Tuesday 20 November 2012

Useful results of the Police and Crime Commissioner elections

Despite my well-publicised misgivings about the usefulness of the post, I did cast a vote in last week’s Police and Crime Commissioner elections.

In fact I cast two, the Government having chosen to interpret our decisive rejection of the Alternative Vote in elections for MPs as not applying to any other elections they might dream up.

I imagine that if the nation ever votes in a referendum against our continued membership of the European Union, that result will be similarly construed in a way that means we remain members of the EU after all.

On the other hand, if a “first past the post” contest had been run last week, we would have been deprived of the joy of seeing Humberside reject John Prescott, which many felt was the only thing that prevented the £100m spent on the poll being a total waste of money.

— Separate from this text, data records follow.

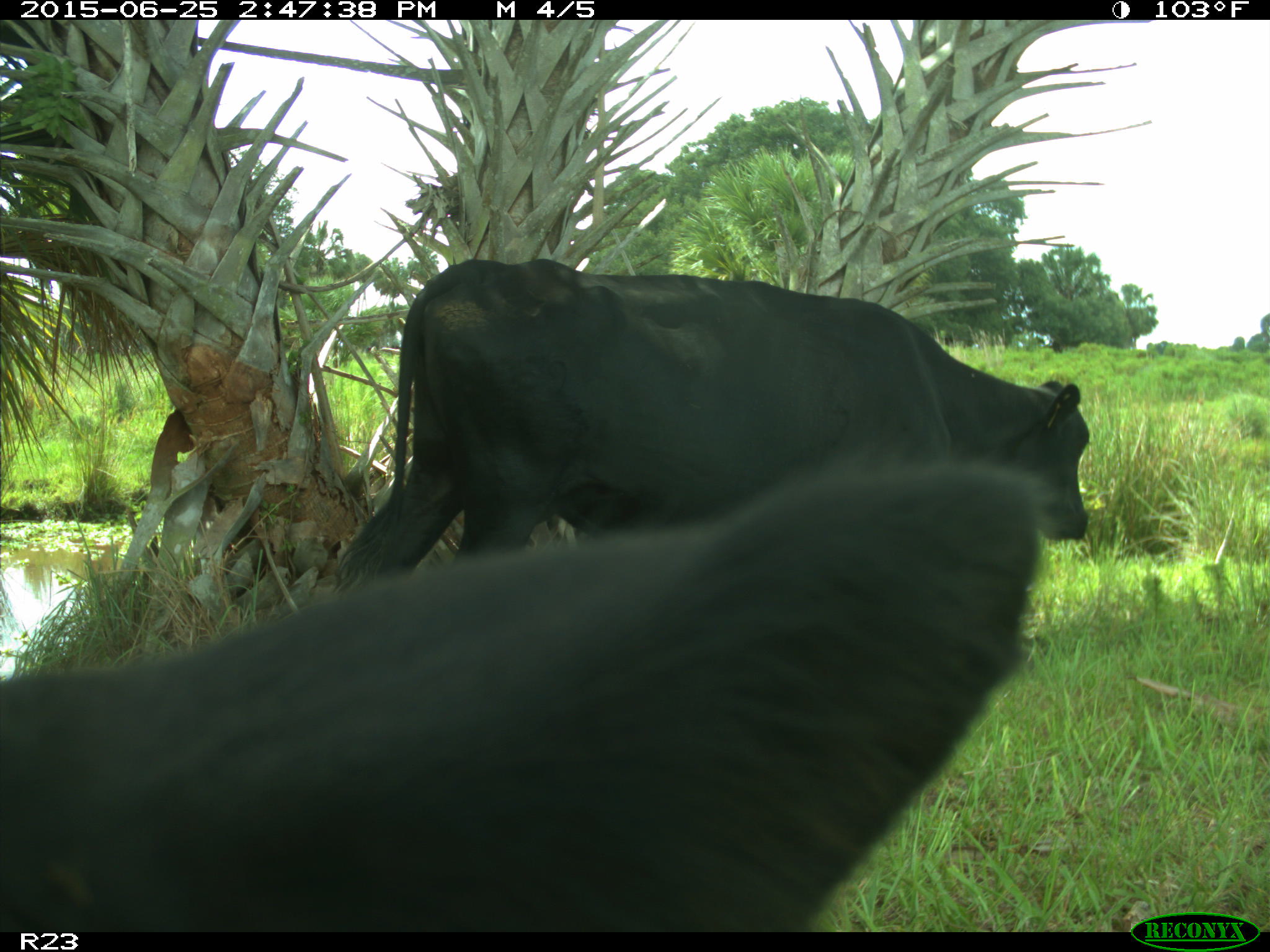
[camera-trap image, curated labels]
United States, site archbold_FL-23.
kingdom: Animalia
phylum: Chordata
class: Mammalia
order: Artiodactyla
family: Bovidae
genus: Bos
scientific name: Bos taurus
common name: domestic cow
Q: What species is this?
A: Bos taurus (domestic cow).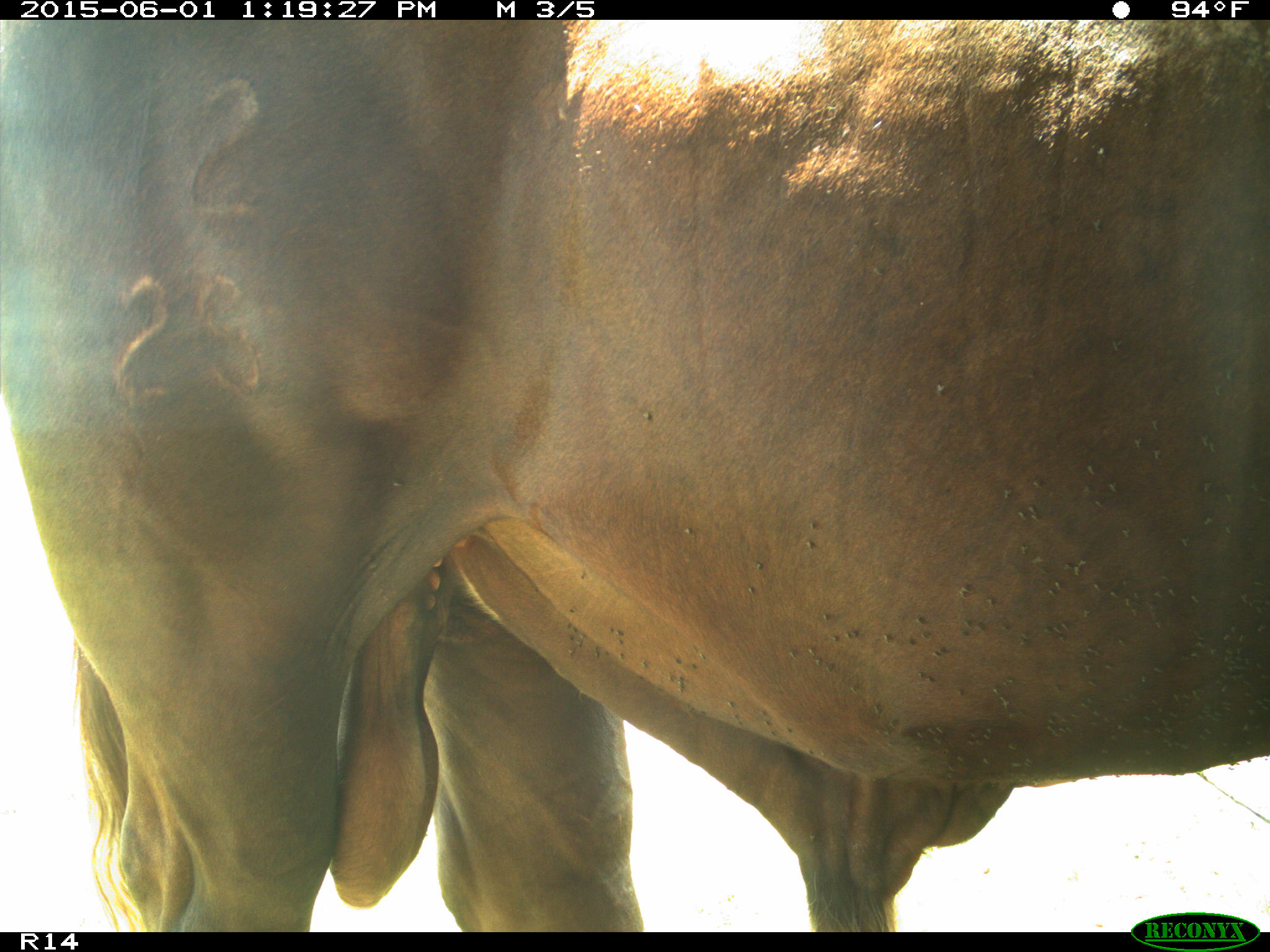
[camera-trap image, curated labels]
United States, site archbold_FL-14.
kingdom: Animalia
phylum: Chordata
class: Mammalia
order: Artiodactyla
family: Bovidae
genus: Bos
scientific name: Bos taurus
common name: domestic cow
Bos taurus (domestic cow).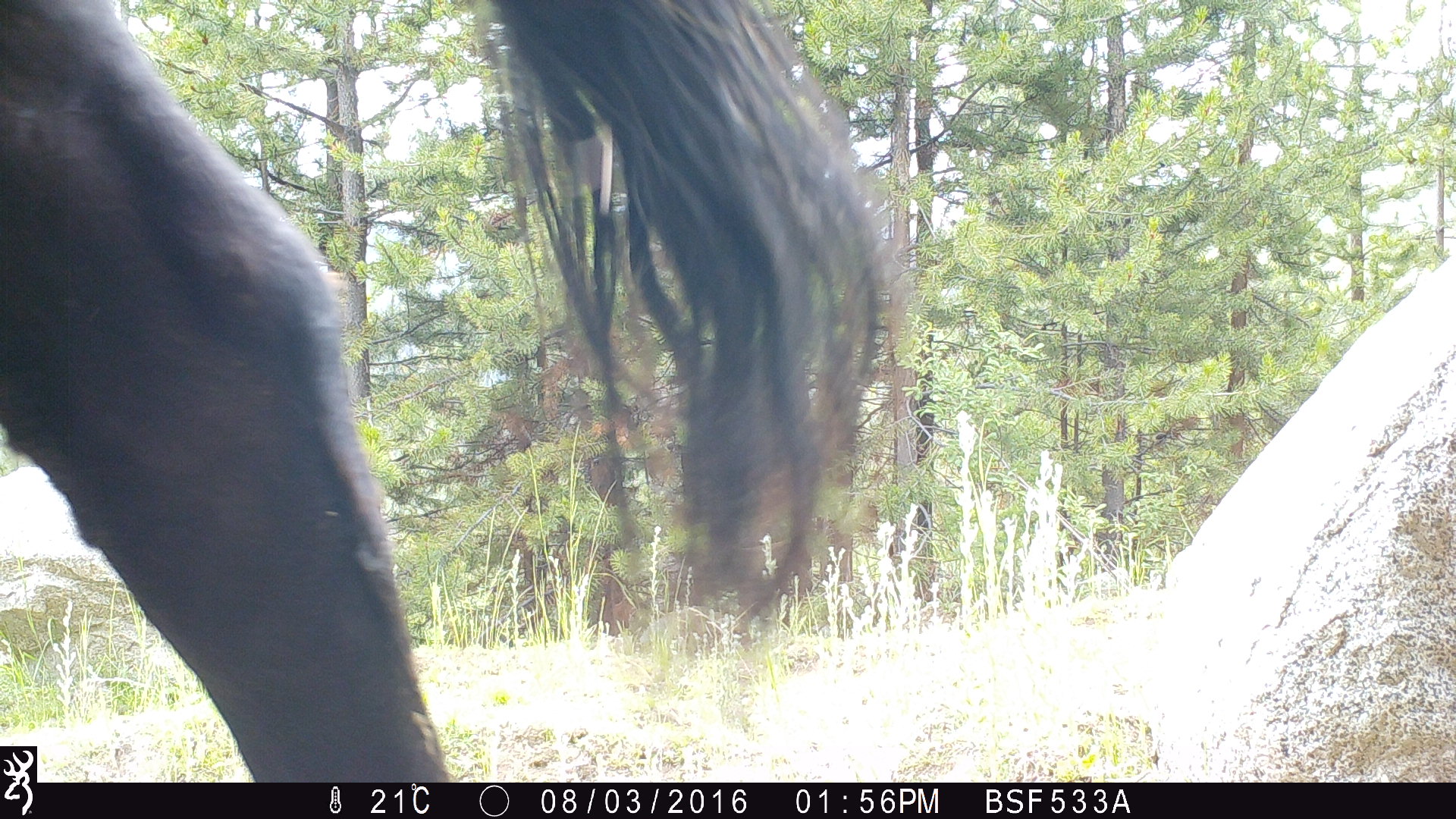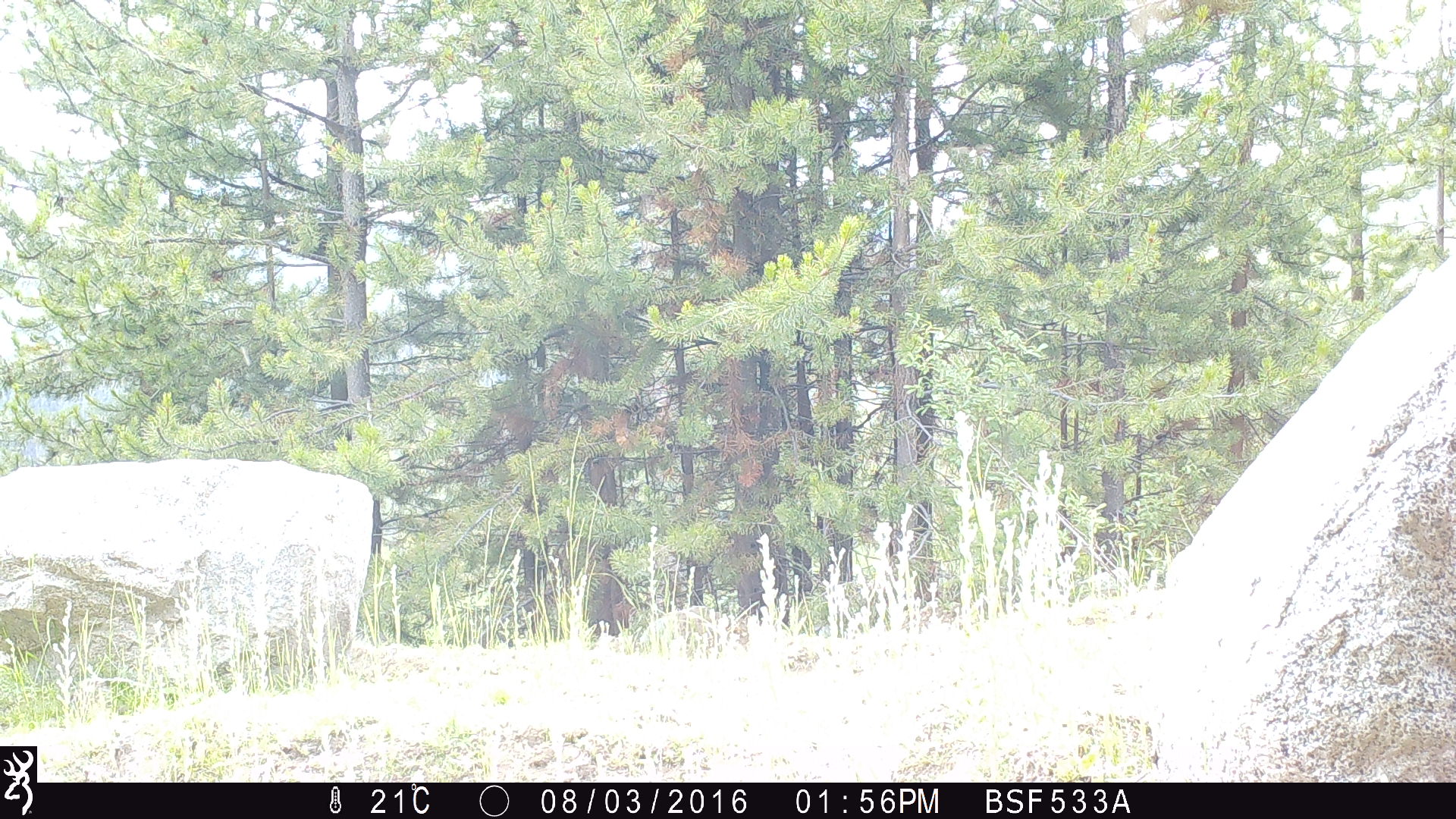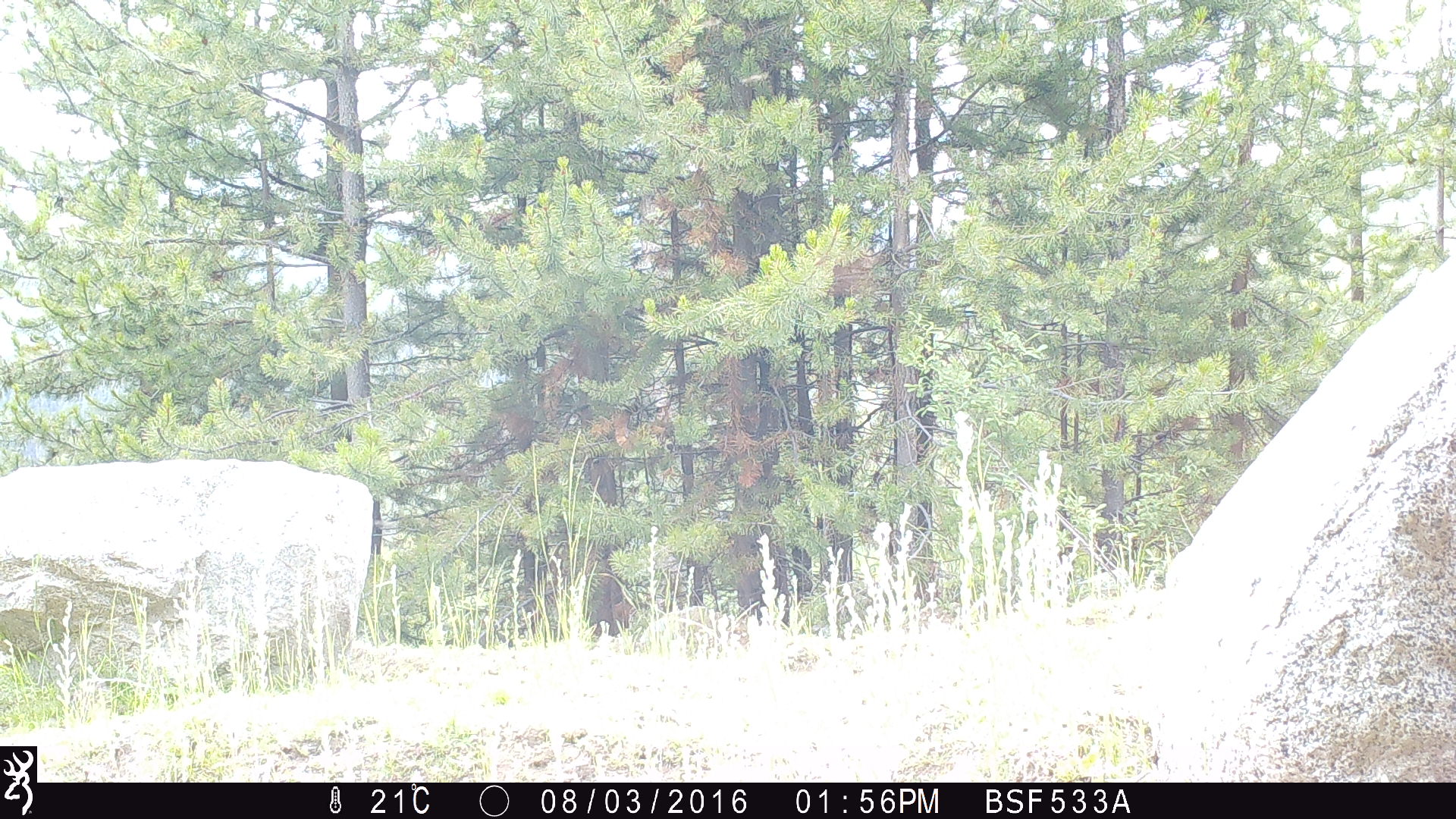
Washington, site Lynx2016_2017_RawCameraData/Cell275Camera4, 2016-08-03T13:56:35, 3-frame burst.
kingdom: Animalia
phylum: Chordata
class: Mammalia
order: Artiodactyla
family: Bovidae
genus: Bos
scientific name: Bos taurus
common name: domestic cattle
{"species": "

My own voting did not go smoothly. Turning up at the polling station early in the morning, and receiving the undivided attention of the four council staff on duty, I was told that I could not vote as my name did not appear on the electoral register.

Which was odd, as I knew for a fact that I had renewed my registration online back in August. Subsequent telephone conversations with the local council confirmed that this was indeed the case. But, before I had done so, a canvasser employed to chase up registrations had called at our house and demanded that my wife sign a form and hand it back there and then.

Which she declined to do. Partly because she was busy, partly because no one likes being bullied by officialdom on their own doorstep, but mainly because we were going to look at another house to rent in another part of the county the following day, and it surely made sense to know where we were going to be living on the due date in October before adding our names to an electoral roll.

We quickly decided not to move because the estate agent marketing our possible new home had omitted to mention, among its many attractions, that it was located on a busy main road. But that unsigned form duly made its way back to the council some time later, and it may be useful to others to know that “refused to sign as may be moving” apparently trumps having actually registered online in the meantime.

Having sorted that out, I was at least comforted by the warm personal greeting I received from the staff at the polling station in the evening. Almost as though they had not received any other visitors since I left them ten hours earlier.

And, in truth, the turnout showed that there had been few enough. Though my wife had pitched up during the afternoon, accompanied by a baby and a very excited little boy.

“Where are we going, Mummy?” Charlie had asked as he was buttoned into his coat and strapped into the car.

“Voting.”

“Oh great, I love voting!” he announced enthusiastically, which thoroughly puzzled Mrs Hann right up to the moment when she had put her form in the ballot box and announced that it was time to go back home.

Charlie’s face fell and his bottom lip trembled.

“But Mummy, we haven’t even been out on the water,” he complained.

So a three year-old boy learned the important difference between voting and boating, and a 74 year-old with two Jags failed to land a second job to add to his representation of the Labour party in the House of Lords.

Oh, and 41 people around the country gained roles that almost no one particularly wanted them to have, paying up to £100,000 a year, setting the priorities for cutting crime in their areas.

I would have been happy to give my advice to the Chief Constable on this free of charge, but I imagine that nicking the bad people who murder, maim, steal and vandalise would have been deemed overly simplistic.

Northumbria's new Police and Crime Commissioner and scourge of bogus charity bag collectors Vera Baird - sadly not in the uniform for her new job


And I suppose it is good to know that, in Northumbria at least, bogus charity bag collectors are now quaking in their boots.